Ahora, sin que aún se sepa qué fue del dinero del famoso Fondo de Reparación Histórica, el gobierno habla que, gracias a diferentes fuentes de financiamiento, durante el año 2022 se ejecutarán 135 obras en Capital e Interior [sic].
El número de obras realmente impresiona, pero en vista de la crisis del agua que está viviendo la población de Salta, no parece que la cantidad sea más importante que la calidad.
Errores verbales en la comunicación del gobierno
La comunicación del gobierno dice también que el plan «fue instruido» (expresión incorrecta) por el gobernador Gustavo Sáenz. Una persona puede «instruir» a otra de sus ideas, lo que no quiere decir que estas ideas hayan sido «instruidas» sino comunicadas. Lo que ocurrió en realidad es que Sáenz le pidió a sus ministros (o les impartió la orden) de formular el plan, que no es lo mismo.Otro error de la comunicación escrita del gobierno es la frase que dice: «El anuncio estuvo encabezado por el ministro de Infraestructura, Sergio Camacho».
Las personas -especialmente si son autoridades- encabezan actos, desfiles, ceremonias, etc.; pero no «encabezan» anuncios. Además, cuando la comunicación oficial debe mencionar a los ministros, con independencia del tiempo de participación en el acto o de la importancia de dicha participación, se ha de hacer en el orden previsto en la ley provincial 8171.

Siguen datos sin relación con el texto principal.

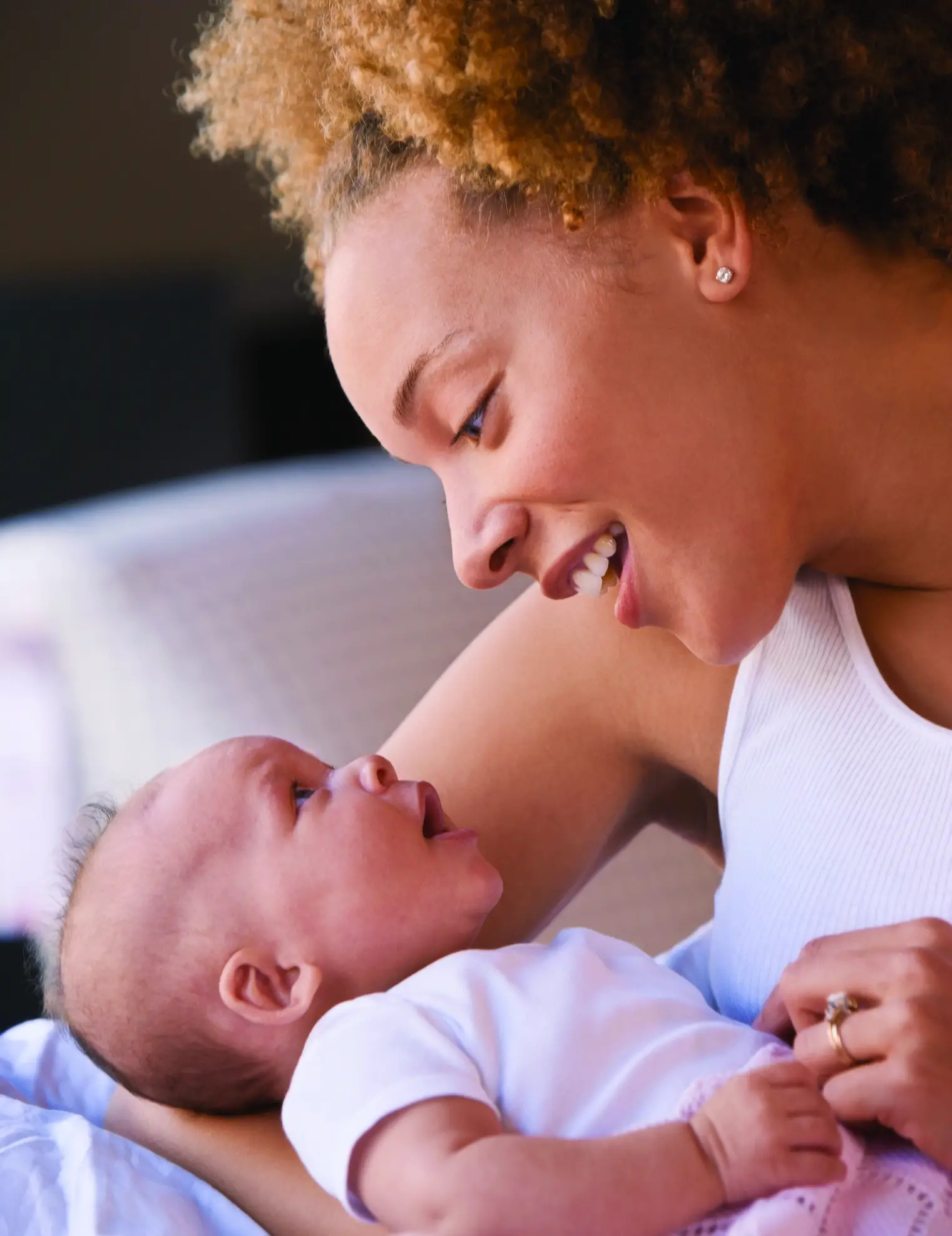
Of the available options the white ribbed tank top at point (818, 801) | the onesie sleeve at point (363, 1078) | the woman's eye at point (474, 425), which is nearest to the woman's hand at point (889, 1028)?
the white ribbed tank top at point (818, 801)

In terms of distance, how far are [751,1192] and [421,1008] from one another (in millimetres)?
268

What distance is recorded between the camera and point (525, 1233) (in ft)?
2.92

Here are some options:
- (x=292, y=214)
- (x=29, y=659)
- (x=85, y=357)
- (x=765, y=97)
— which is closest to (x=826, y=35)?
(x=765, y=97)

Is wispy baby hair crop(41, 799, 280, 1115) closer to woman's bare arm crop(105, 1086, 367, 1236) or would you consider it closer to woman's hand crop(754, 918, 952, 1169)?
woman's bare arm crop(105, 1086, 367, 1236)

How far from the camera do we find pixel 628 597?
1.17 meters

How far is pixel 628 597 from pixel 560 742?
0.88 feet

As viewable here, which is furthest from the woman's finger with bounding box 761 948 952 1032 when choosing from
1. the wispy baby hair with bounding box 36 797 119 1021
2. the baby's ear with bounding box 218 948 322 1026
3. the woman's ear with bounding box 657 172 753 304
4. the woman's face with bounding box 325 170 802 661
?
the wispy baby hair with bounding box 36 797 119 1021

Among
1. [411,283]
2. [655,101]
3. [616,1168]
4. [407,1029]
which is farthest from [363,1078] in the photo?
[655,101]

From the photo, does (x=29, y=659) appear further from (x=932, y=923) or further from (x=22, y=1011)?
(x=932, y=923)

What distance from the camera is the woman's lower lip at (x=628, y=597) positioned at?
1154mm

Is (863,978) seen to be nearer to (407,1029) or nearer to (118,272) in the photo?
(407,1029)

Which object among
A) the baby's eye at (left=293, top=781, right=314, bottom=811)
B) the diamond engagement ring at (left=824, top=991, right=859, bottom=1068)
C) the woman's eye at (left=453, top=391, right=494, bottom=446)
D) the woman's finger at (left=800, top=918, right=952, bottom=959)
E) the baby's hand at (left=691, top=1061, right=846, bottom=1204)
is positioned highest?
the woman's eye at (left=453, top=391, right=494, bottom=446)

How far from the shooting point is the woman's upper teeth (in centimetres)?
115

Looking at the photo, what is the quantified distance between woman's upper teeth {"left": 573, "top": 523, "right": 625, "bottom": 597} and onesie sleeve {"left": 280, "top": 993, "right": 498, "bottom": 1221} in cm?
35
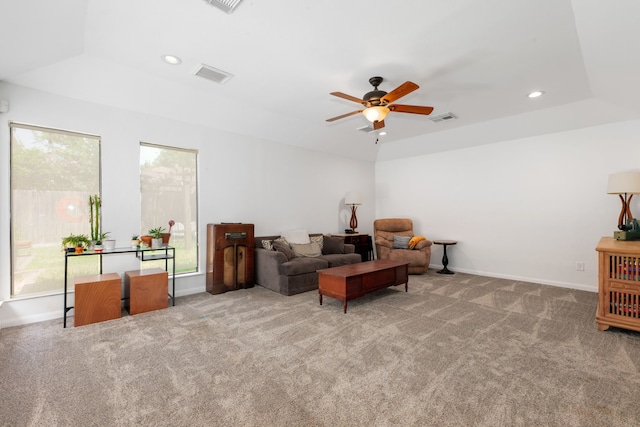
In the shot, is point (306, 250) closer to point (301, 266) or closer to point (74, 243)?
point (301, 266)

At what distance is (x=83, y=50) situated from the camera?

Así pues, el ministro presente que por protocolo debió «encabezar» la reunión es del de Economía y Servicios Públicos (el número 2 de la ley) y no el de Infraestructura que es el último de la lista.
Las obras prometidas
Durante el acto en que fue efectuado el anuncio, el ministro Sergio Camacho dijo algunas cosas obvias, como que «Las obras serán de diversa envergadura y se efectuarán por medio de procesos licitatorios o firmas de convenios con municipios».Pero también descendió al detalle y dijo que el plan prevé la ejecución de trabajos de construcción de pozos profundos y recambio y optimización de redes de agua.
Dijo también el ministro que el plan que le «encomendó» el Gobernador (aquí el verbo está muy bien empleado) tiene por objetivo el de «mejorar la condición de vida de todos los habitantes de la provincia».
Por supuesto, Camacho no se ha privado del placer burocrático de calificar al plan como «estratégico».
Por su parte, el ministro Roberto Dib Ashur ha dicho que se invertirán 4.400 millones de pesos que provienen del Fondo Fiduciario para el Desarrollo Provincial (FFDP), el Ente Nacional de Obras Hídricas de Saneamiento (ENOHSA) y recursos provinciales ya previstos en el presupuesto 2022.
Dib Ashur ha aprovechado para recordar que, a pesar de la pandemia y de tres años de caída en la economía, el gobierno ha invertido, prioritariamente, en salud, y se han puesto en marcha medidas de reactivación en el comercio, el turismo, la industria y la construcción.